The Bush estate-tax cut, on the other hand, has virtually no stimulative
effect on the economy. It gives more money to a handful of rich families
that already spend as much as they want.
Anyone worried that a payroll tax cut will hurt Social Security or Medicare
doesn't understand federal budgeting. Every tax dollar the government
collects is the same as every other dollar. Repeal the estate-tax cut and
prevent the Bush Administration from making the cut permanent, and the
federal government gains $700 billion, making up for the $700 it loses by
cutting the payroll tax for two years.
Framing it as a choice between the two cuts also serves a larger purpose. It
draws public attention to the scandal of the widening gap of income and
wealth in America over the past two decades. After-tax incomes of the top 1
percent of American families have risen more than 150 percent, while the
vast majority of families in middle have barely gained ground. America
hasn't experienced this degree of inequality in over eighty years.

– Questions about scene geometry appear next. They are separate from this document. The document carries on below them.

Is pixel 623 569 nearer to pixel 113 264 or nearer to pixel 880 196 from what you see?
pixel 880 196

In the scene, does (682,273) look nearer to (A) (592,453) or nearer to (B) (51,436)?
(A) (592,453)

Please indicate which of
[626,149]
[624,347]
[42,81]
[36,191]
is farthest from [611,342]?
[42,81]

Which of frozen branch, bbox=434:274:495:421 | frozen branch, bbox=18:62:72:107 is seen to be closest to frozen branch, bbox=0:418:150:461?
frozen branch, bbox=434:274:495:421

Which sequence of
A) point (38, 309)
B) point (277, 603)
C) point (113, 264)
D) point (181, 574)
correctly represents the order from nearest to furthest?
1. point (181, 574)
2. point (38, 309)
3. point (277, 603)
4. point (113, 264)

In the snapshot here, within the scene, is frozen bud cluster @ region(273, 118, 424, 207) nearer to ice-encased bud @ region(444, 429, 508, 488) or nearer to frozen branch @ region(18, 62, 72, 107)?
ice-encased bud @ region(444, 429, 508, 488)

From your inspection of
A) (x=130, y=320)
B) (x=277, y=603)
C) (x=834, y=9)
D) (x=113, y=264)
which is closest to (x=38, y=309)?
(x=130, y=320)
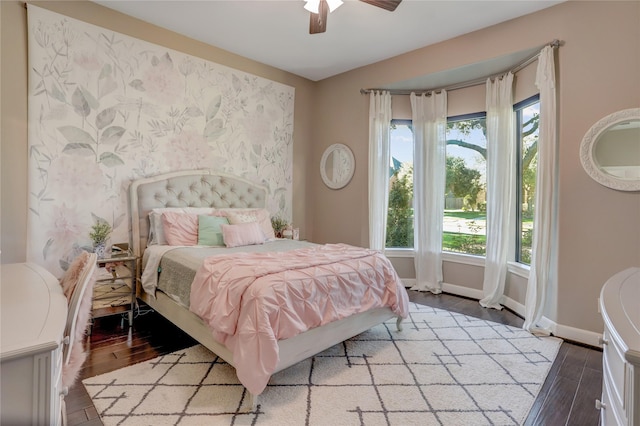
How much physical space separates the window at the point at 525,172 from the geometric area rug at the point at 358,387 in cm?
127

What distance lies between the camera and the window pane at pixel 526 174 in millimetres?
3705

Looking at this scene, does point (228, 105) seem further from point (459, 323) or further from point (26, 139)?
point (459, 323)

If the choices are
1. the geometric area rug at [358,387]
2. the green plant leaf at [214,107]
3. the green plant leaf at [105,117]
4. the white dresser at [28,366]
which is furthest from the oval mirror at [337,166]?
the white dresser at [28,366]

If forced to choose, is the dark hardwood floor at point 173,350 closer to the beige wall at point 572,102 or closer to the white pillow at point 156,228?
the beige wall at point 572,102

Part of the widening gap is due to a shift in economy away from standardized
production and good unionized jobs, towards constant innovations requiring
more specialized knowledge. But it's also the consequence of government
policies that have favored the rich and powerful, while doing little or
nothing to help everyone else through the transition. The Bush estate-tax
cut is Exhibit A.
So there you have it, a clear choice that speaks volumes. Democrats had no
message in 2002 and paid the price. Bush had a tax cut and a war on
terrorism. You can't fight something with nothing. If Democrats want to win
back at least one chamber of Congress and have a fair chance of regaining
the White House two years from now, they'll have to fashion a tough but
humane foreign policy, and a plan to get the economy moving. Most
importantly, they'll need to remind Americans about what's at stake -- a
democratic society that offers the world a model of equity and opportunity.